Abstract: Background: Biomedical named entity recognition is one of the important tasks of biomedical literature mining. With the development of natural language processing technology, many deep learning models are used to extract valuable information from the biomedical literature, which promotes the development of effective BioNER models. However, for specialized domains with diverse and complex contexts and a richer set of semantically related entity types (e.g., drug molecules, targets, pathways, etc., in the biomedical domain), whether the dependencies of these drugs, diseases, and targets can be helpful still needs to be explored. Method: Providing additional dependency information beyond context, a method based on the graph attention network and BERT pre-training model named MKGAT is proposed to improve BioNER performance in the biomedical domain.
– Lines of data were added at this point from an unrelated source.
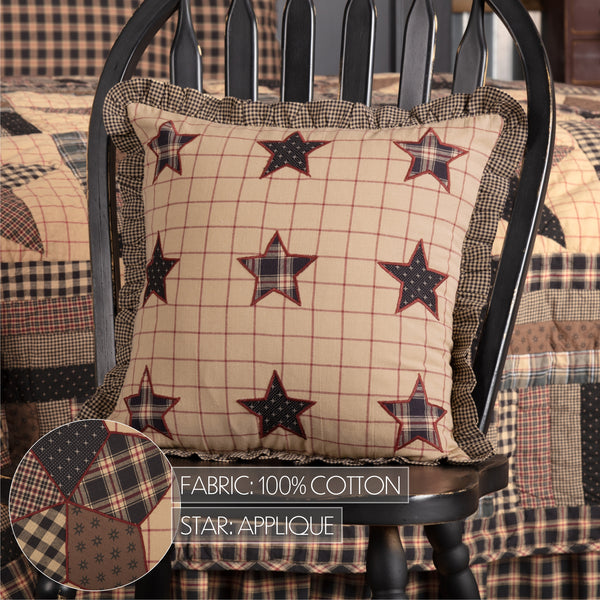 FABRIC: 100% COTTON

STAR: APPLIQUE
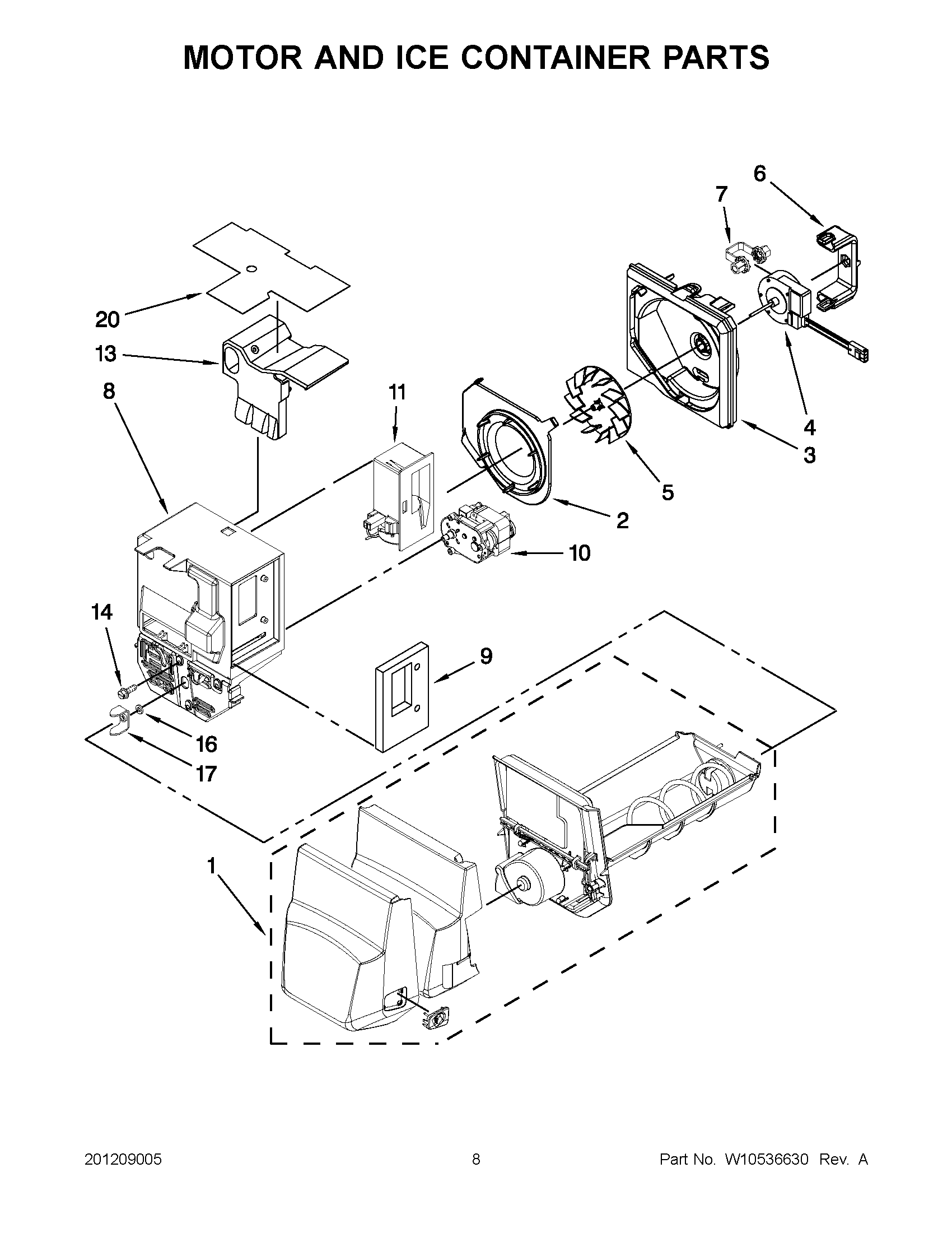 MOTOR AND ICE CONTAINER PARTS

6
7
20
13
8
11
4
3
5
2
10
14
9
16
17
1

201209005
8
Part No. W10536630 Rev. A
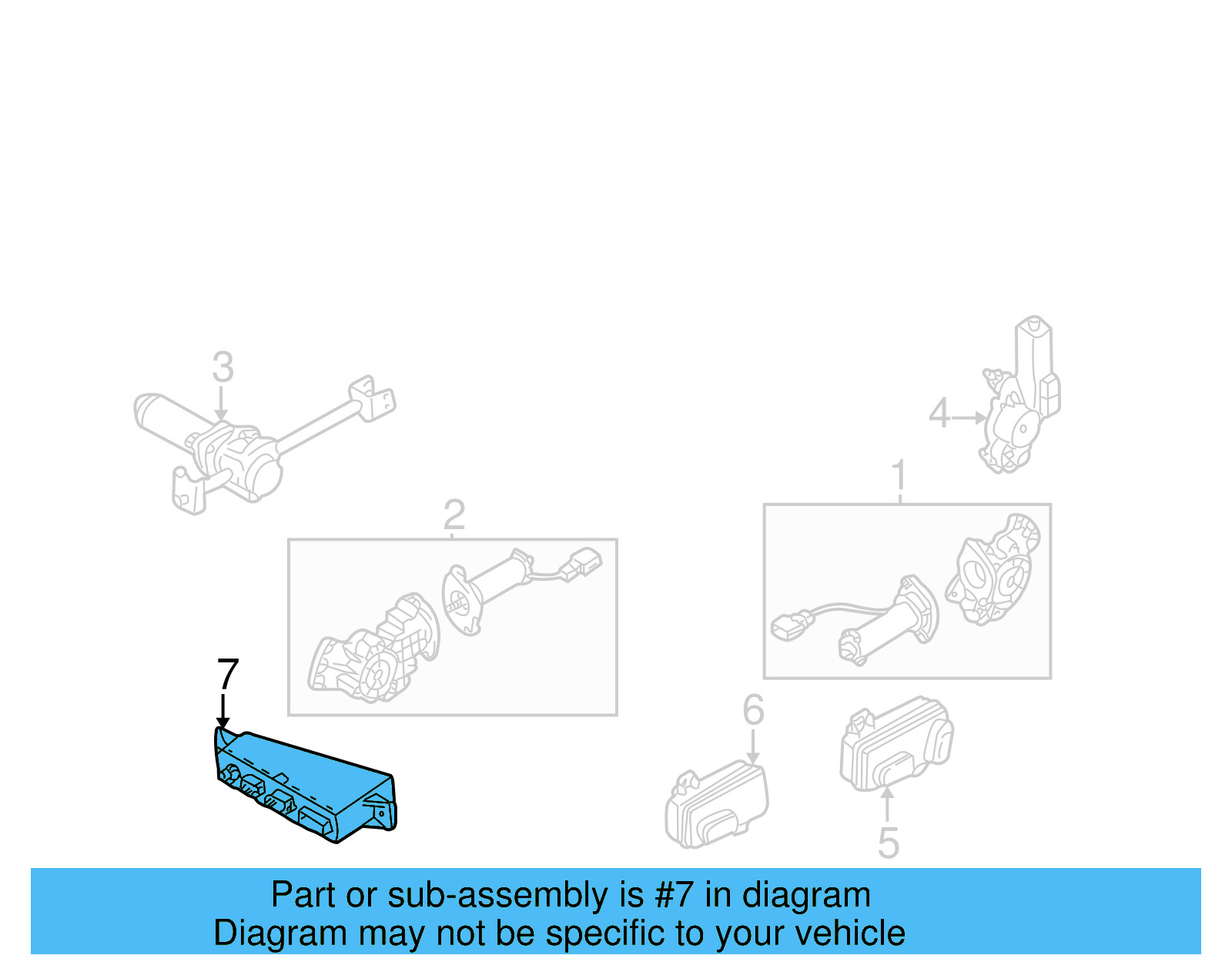 3

4

1

2

7

6

5

Part or sub-assembly is #7 in diagram
Diagram may not be specific to your vehicle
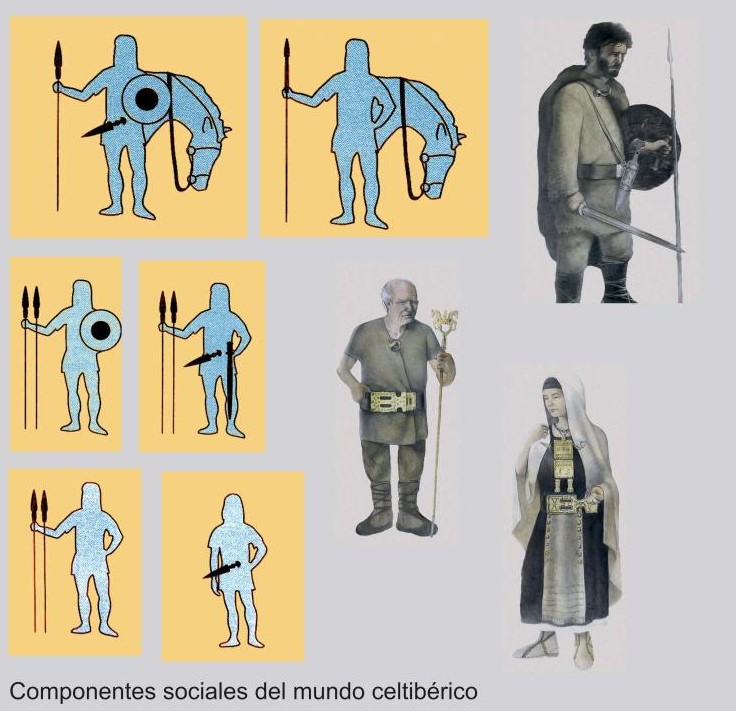 Componentes sociales del mundo celtibérico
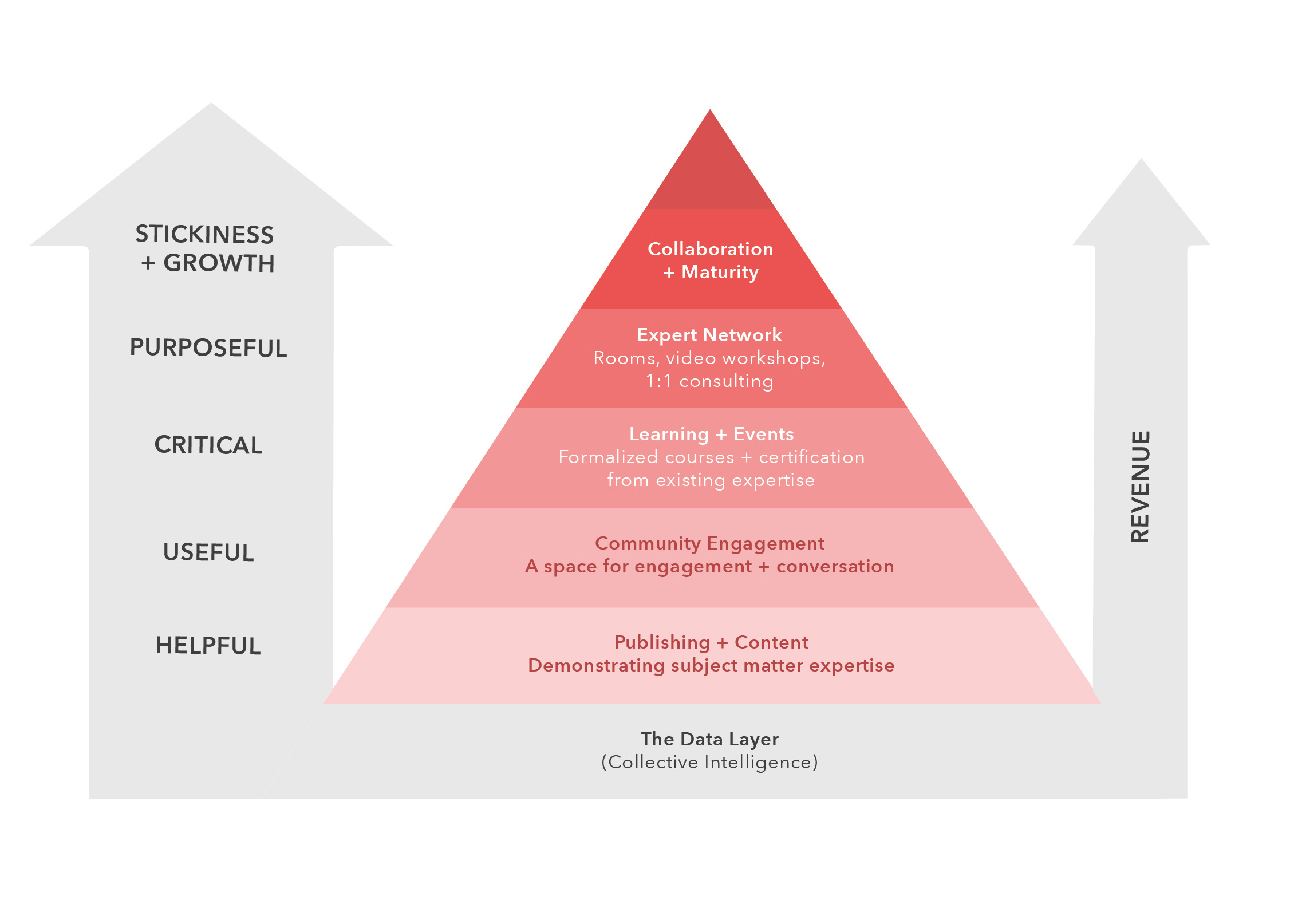 STICKINESS + GROWTH

PURPOSEFUL

CRITICAL

USEFUL

HELPFUL

Collaboration + Maturity

Expert Network
Rooms, video workshops, 1:1 consulting

Learning + Events
Formalized courses + certification from existing expertise

Community Engagement
A space for engagement + conversation

Publishing + Content
Demonstrating subject matter expertise

The Data Layer
(Collective Intelligence)

REVENUE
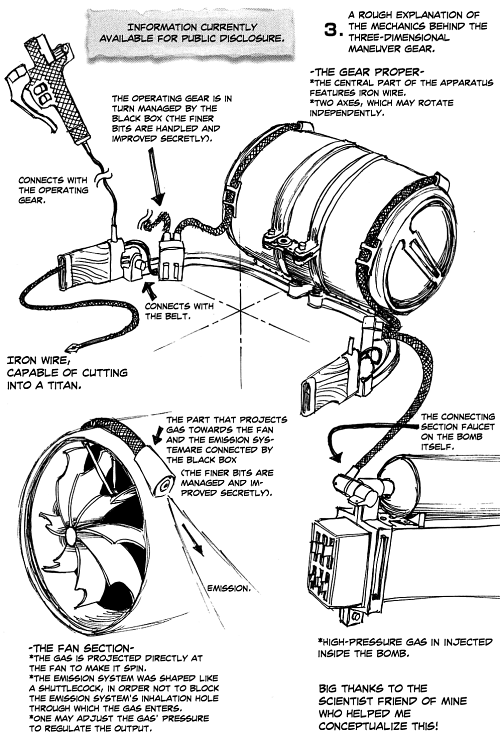 INFORMATION CURRENTLY AVAILABLE FOR PUBLIC DISCLOSURE.

3. A ROUGH EXPLANATION OF THE MECHANICS BEHIND THE THREE-DIMENSIONAL MANEUVER GEAR.

-THE GEAR PROPER-
*THE CENTRAL PART OF THE APPARATUS FEATURES IRON WIRE.
*TWO AXES, WHICH MAY ROTATE INDEPENDENTLY.

THE OPERATING GEAR IS IN TURN MANAGED BY THE BLACK BOX (THE FINER BITS ARE HANDLED AND IMPROVED SECRETLY).

CONNECTS WITH THE OPERATING GEAR.

CONNECTS WITH THE BELT.

IRON WIRE, CAPABLE OF CUTTING INTO A TITAN.

THE PART THAT PROJECTS GAS TOWARDS THE FAN AND THE EMISSION SYSTEMARE CONNECTED BY THE BLACK BOX

(THE FINER BITS ARE MANAGED AND IMPROVED SECRETLY).

THE CONNECTING SECTION FAUCET ON THE BOMB ITSELF.

EMISSION.

-THE FAN SECTION-
*THE GAS IS PROJECTED DIRECTLY AT THE FAN TO MAKE IT SPIN.
*THE EMISSION SYSTEM WAS SHAPED LIKE A SHUTTLECOCK, IN ORDER NOT TO BLOCK THE EMISSION SYSTEM'S INHALATION HOLE THROUGH WHICH THE GAS ENTERS.
*ONE MAY ADJUST THE GAS' PRESSURE TO REGULATE THE OUTPUT.

*HIGH-PRESSURE GAS IN INJECTED INSIDE THE BOMB.

BIG THANKS TO THE SCIENTIST FRIEND OF MINE WHO HELPED ME CONCEPTUALIZE THIS!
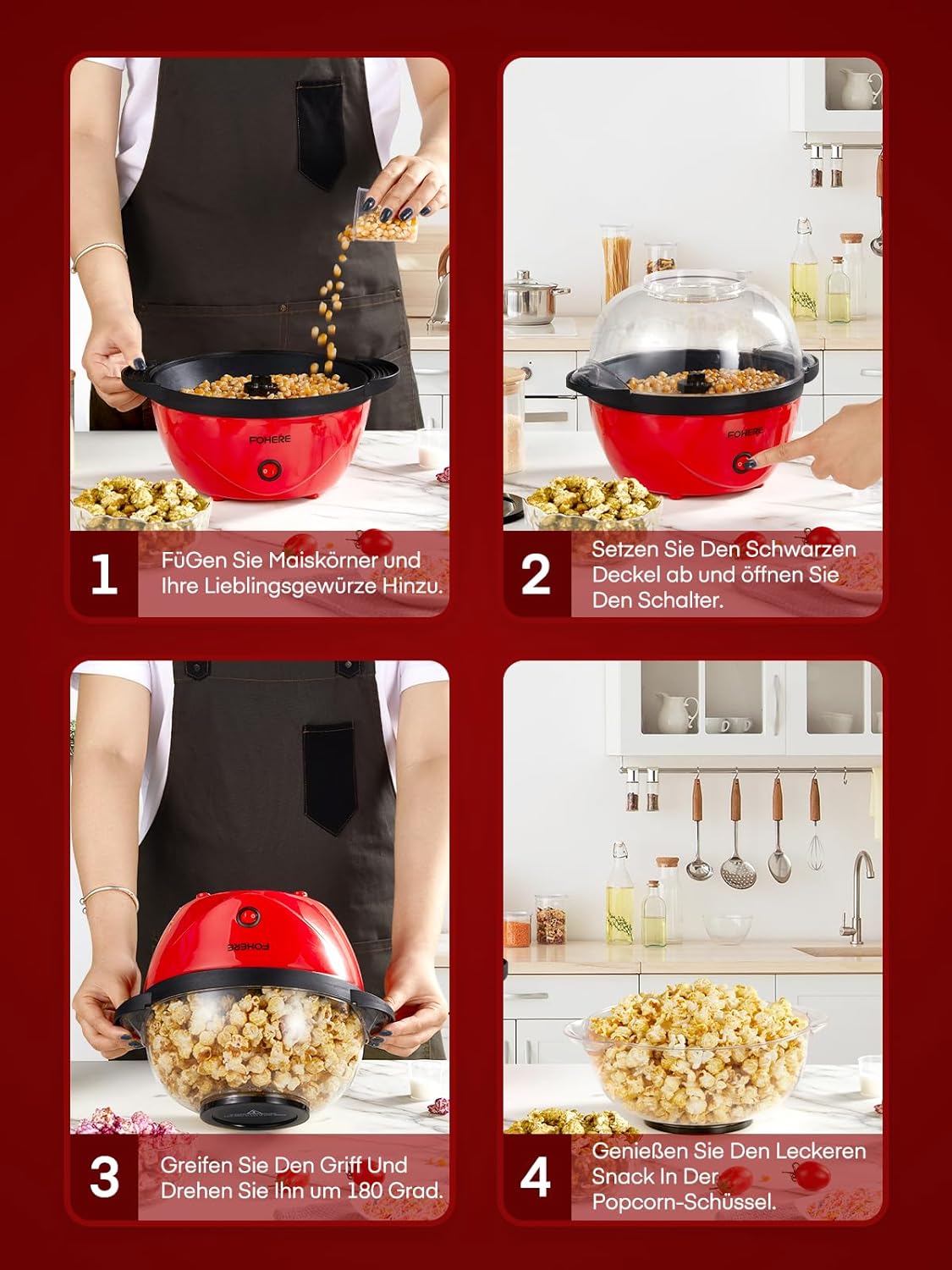 FOHERE

1 FüGen Sie Maiskörner und Ihre Lieblingsgewürze Hinzu.

FOHERE

2 Setzen Sie Den Schwarzen Deckel ab und öffnen Sie Den Schalter.

FOHERE

3 Greifen Sie Den Griff Und Drehen Sie Ihn um 180 Grad.

4 Genießen Sie Den Leckeren Snack In Der Popcorn-Schüssel.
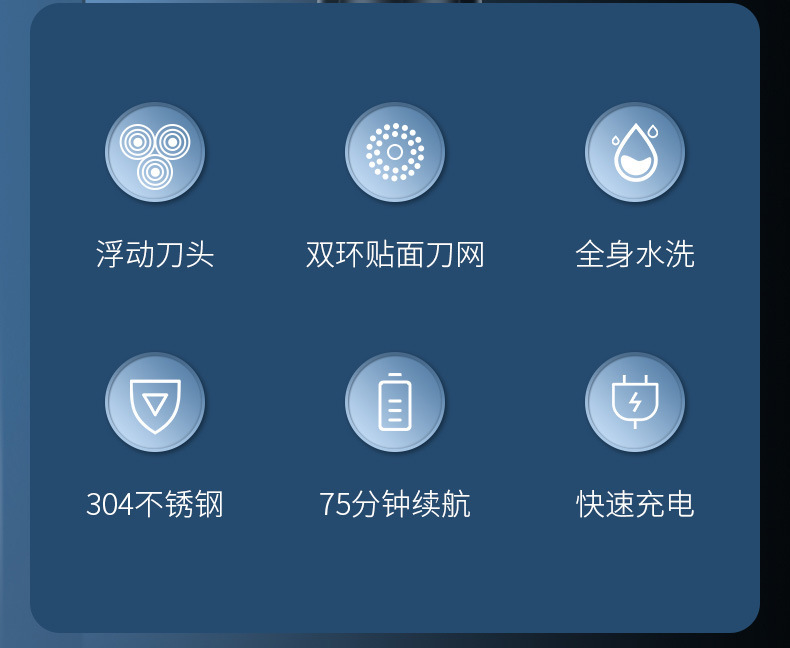 浮动刀头

双环贴面刀网

全身水洗

304不锈钢

75分钟续航

快速充电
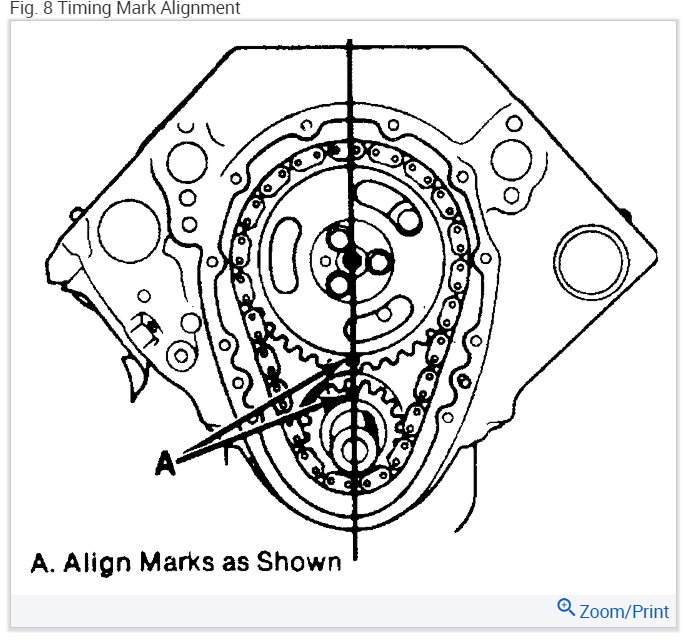 Fig. 8 Timing Mark Alignment

A

A. Align Marks as Shown

Zoom/Print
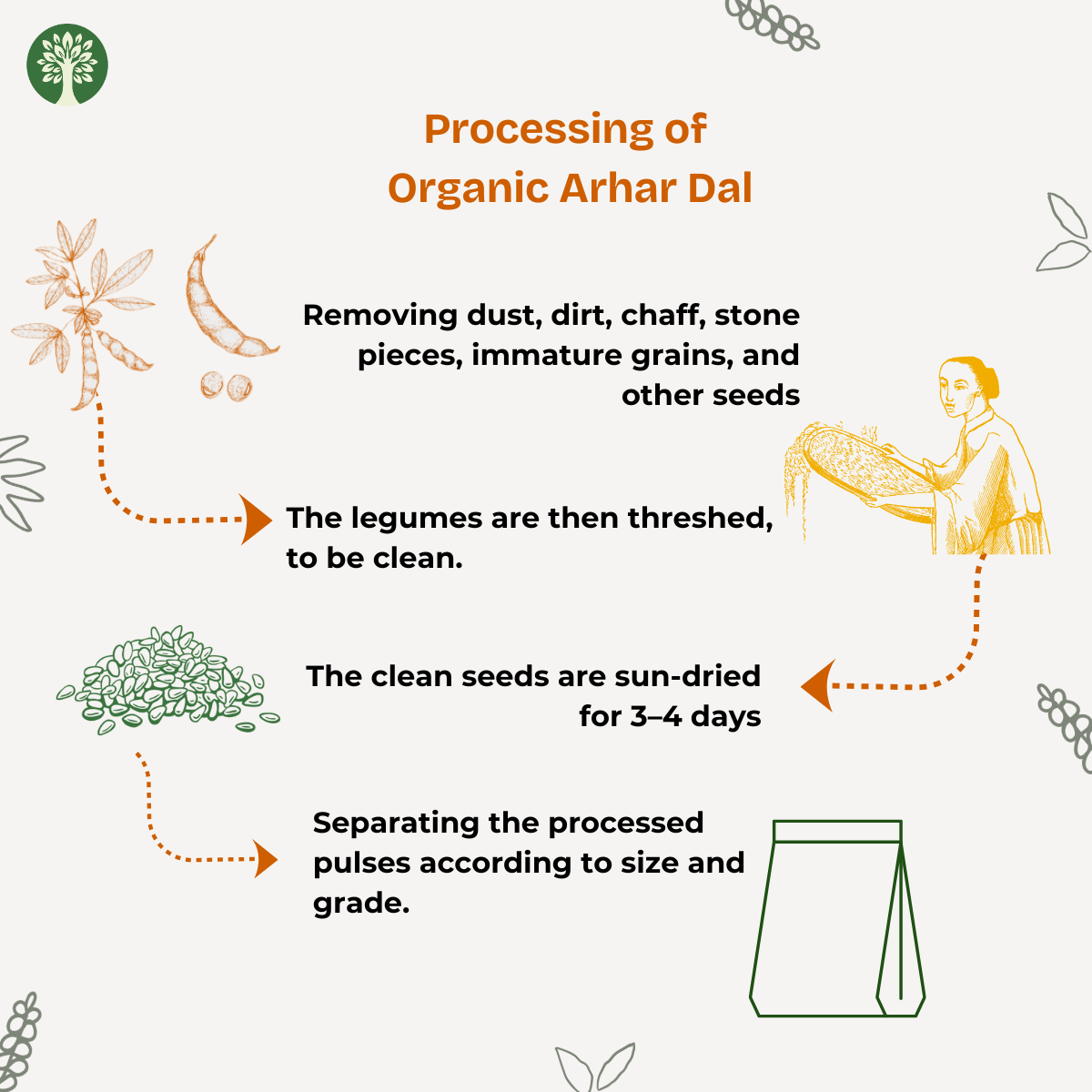 Processing of Organic Arhar Dal

Removing dust, dirt, chaff, stone pieces, immature grains, and other seeds

The legumes are then threshed, to be clean.

The clean seeds are sun-dried for 3–4 days

Separating the processed pulses according to size and grade.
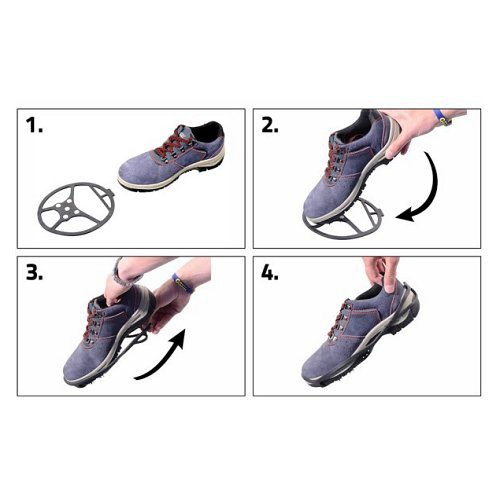 1.

2.

3.

4.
To enhance BioNER by using external dependency knowledge, we integrate BERT-processed text embeddings and entity dependencies to construct better entity embedding representations for biomedical named entity recognition. Results: The proposed method obtains competitive accuracy and higher efficiency than the state-of-the-art method on three datasets, namely, NCBI-disease corpus, BC2GM, and BC5CDR-chem, with a precision of 90.71%, 88.19%, and 95.71%, recall of 92.52%, 88.05%, and 95.62%, and F1-scores of 91.61%, 88.12%, and 95.66%, respectively, which performs better than existing methods. Conclusion: Drug, disease, and protein dependencies can allow entities to be better represented in neural networks, thereby improving the performance of BioNER.